## [PISTES D'EXPLORATION]
A. Dans le récit sur l'ombre, quelles sont les sources d'éclairage dont l'ombre dépend selon le paragraphe qui commence par « Lors d'une faction » ?
B. Donnez la suite du récit sur l'ombre à partir de sa dernière phrase.

## [TEXTE D'ÉTUDE]
Aucune prétention, un témoignage vécu sans grand effet de surprise, aucune grande action, seulement une anecdote, rien qu'un souvenir imagé.

Bonne lecture 

Je me souviens, ouvrier dans une entreprise de réparation navale à Dunkerque, au moment de la pause “casse-croute”. Malgré le froid hivernal, nous étions tenu à nous retrouver dans la cour de l’établissement autour d’un tonneau-brasero que nous encerclions pour nous chauffer.

Un soleil pâle fuyait à l’horizon, il diffusait une lumière sans chaleur.

Coiffé d’un bonnet de marin, en mangeant avidement un bout de pain sans goût, je regardais mon ombre étendue sur un sol ensablé. Prenant brutalement conscience de l'image insolite présentée, mon sang ne fit qu’un tour: "comment diable, en étais-je arrive là ?", l'image projetée ne me plaisait absolument pas. Il me devenait incontournable de changer cette ombre.

C’est ainsi que quelques années plus tard je regardais satisfait, ma nouvelle ombre de jeune légionnaire à Madagascar. Voila, pour le moins, un curieux motif de s'engager à la Légion, un parmi tant d'autres, malheureusement tout n'est pas si simple et trop de motifs viennent s'accumuler pour faire le jour venu une véritable explosion d'un trop plein de médiocrité... 

Lors d’une faction, un jour de garde, je regardais cet ombre nouvelle qui m’accompagnait désormais, elle me racontait en silence et en noir et blanc ce qu'était devenu ma nouvelle vie. Je compris ce jour là, que mon ombre n’était qu’un prêt, elle appartenait au temps, parfois elle s’en allait un moment, ailleurs et nulle part, revenait, telle une femme infidèle puis s’éclipsait à nouveau. Compagne de vie dépendante et libre, sa présence était liée à celle de la lumière de l'astre du jour; le soir elle se construisait, en se dédoublant parfois, selon les fantaisies d'un éclairage artificiel ou lors de nos marches de nuit, quand le lampadaire naturelle de la terre illuminait un paysage construit d'ombres angoissantes.

Un groupe de légionnaires se déplaçait, je regardais le sol que piétinaient, d’un bruit sourd, leurs brodequins cloutés, leurs ombres s’alignaient au rythme de leurs pas cadences. J’expliquais au caporal qui venait me relever, pendant le chemin de notre retour au poste de police, qu’il avait lui aussi une ombre. Ses yeux s’écarquillaient à mourir de rire, il ne pouvait comprendre, je crois bien qu’à partir de ce moment là, il me classa définitivement parmi les illuminés à surveiller. J'avais instinctivement le sentiment animal et réconfortant de lui faire peur...

## [DONNÉES FOURNIES]
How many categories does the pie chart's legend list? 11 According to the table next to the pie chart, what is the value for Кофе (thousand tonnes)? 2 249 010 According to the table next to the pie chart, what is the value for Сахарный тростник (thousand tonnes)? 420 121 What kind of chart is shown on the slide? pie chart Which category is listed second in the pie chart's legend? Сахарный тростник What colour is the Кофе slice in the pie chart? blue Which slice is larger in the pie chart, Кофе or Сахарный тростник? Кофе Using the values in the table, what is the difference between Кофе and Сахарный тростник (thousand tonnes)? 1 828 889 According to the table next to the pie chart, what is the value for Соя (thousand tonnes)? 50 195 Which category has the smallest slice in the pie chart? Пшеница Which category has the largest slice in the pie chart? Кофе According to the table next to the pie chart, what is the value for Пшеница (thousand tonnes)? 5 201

...

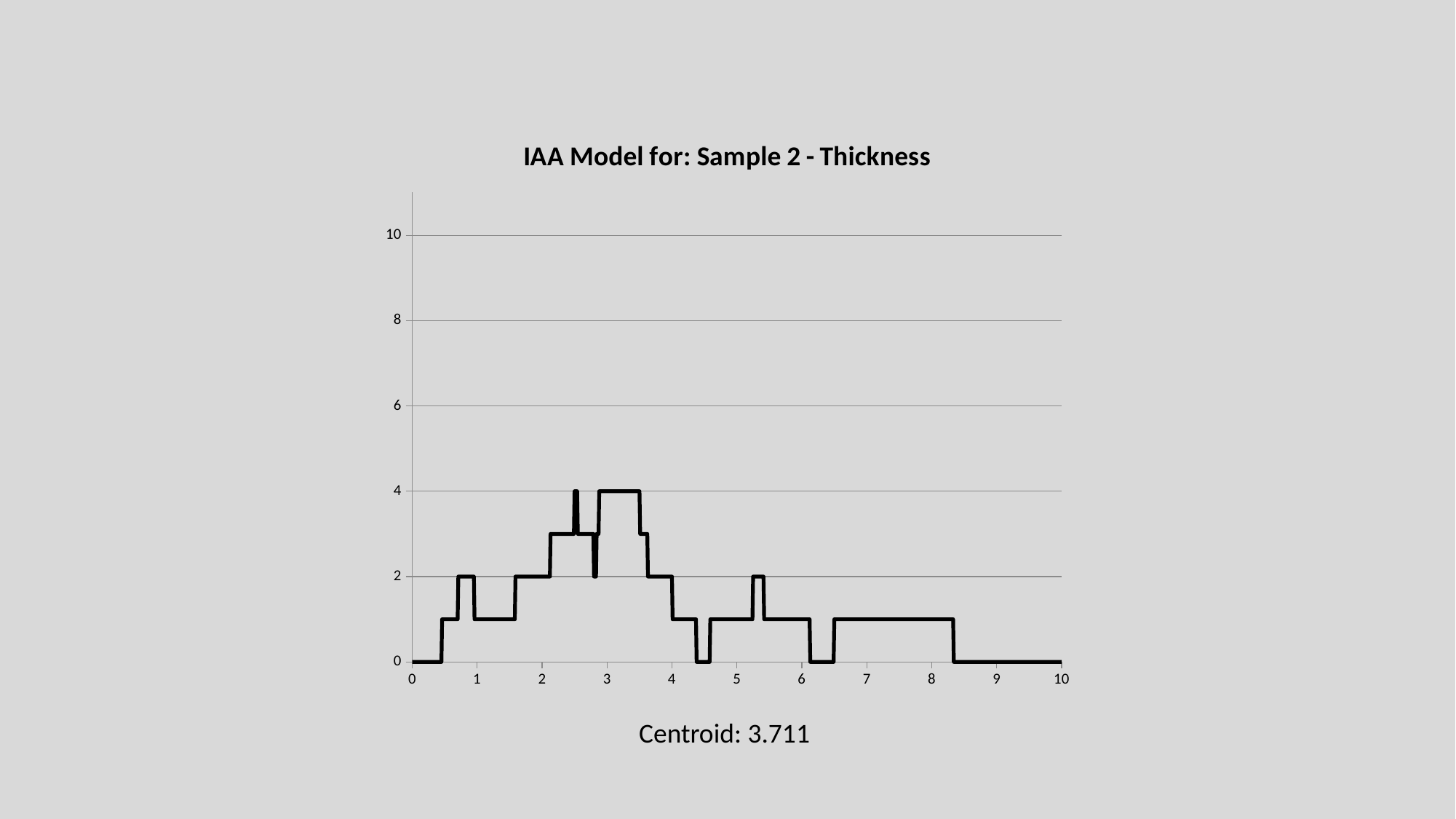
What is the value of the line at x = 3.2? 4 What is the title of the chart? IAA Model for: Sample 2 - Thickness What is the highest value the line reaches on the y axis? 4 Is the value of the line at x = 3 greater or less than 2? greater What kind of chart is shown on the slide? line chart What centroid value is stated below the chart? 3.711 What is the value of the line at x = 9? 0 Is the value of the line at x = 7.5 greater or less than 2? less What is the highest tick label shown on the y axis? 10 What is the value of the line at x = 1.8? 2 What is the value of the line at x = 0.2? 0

## [LISTE DES RÉPONSES]
A.
- la lumière de l'astre du jour
- un éclairage artificiel
- le lampadaire naturelle de la terre

B.
Louis, un bon camarade de vie arrivait à la fin de son séjour sur l’ile rouge après 30 mois de présence. Avant son départ il me dit: “Tu sais, je crois bien avoir compris ce que tu voulais dire concernant nos ombres. Je sais surtout, après réflexion, que désormais, je ne serai plus jamais complétement seul, j’aurais toujours mon ombre, seuls les morts n'en ont plus !

  Pour revenir à l’ombre, je pense que c'est un phénomène physique mais aussi l’origine de nombreux conflits psychiques.

Le point de départ est simple, la plupart des hommes ignorent leur ombre. Le plus souvent, elle est jetée dans des troubles somatiques, des obsessions, des fantasmes plus ou moins délirants."

 “L’ombre est quelque chose d’inférieur, de primitive et de malencontreux mais non absolument mauvais. La vie nécessite pour son épanouissement non pas de la protection mais de la plénitude. Sans imperfection, il n’y a ni progression, ni ascension”. Carl Gustav Jung.

 "Toi-même, Ami, la nuit regarde la lune et pense que, peut-être, peu importe l’endroit où nous serons, nous la regarderons au même moment."

Mon bon camarade s'est évaporé vers d'autres horizons, je ne l’ai plus jamais revu. Parfois, encore aujourd’hui, je regarde la lune en pensant que, peut-être, là où il est, quelque part, n'importe où, guidé par le hasard, il la regarde aussi ! 

Ombre de lune, ombre de soleil, que serions-nous sans nos ombres, que serait la lumière sans les ombres...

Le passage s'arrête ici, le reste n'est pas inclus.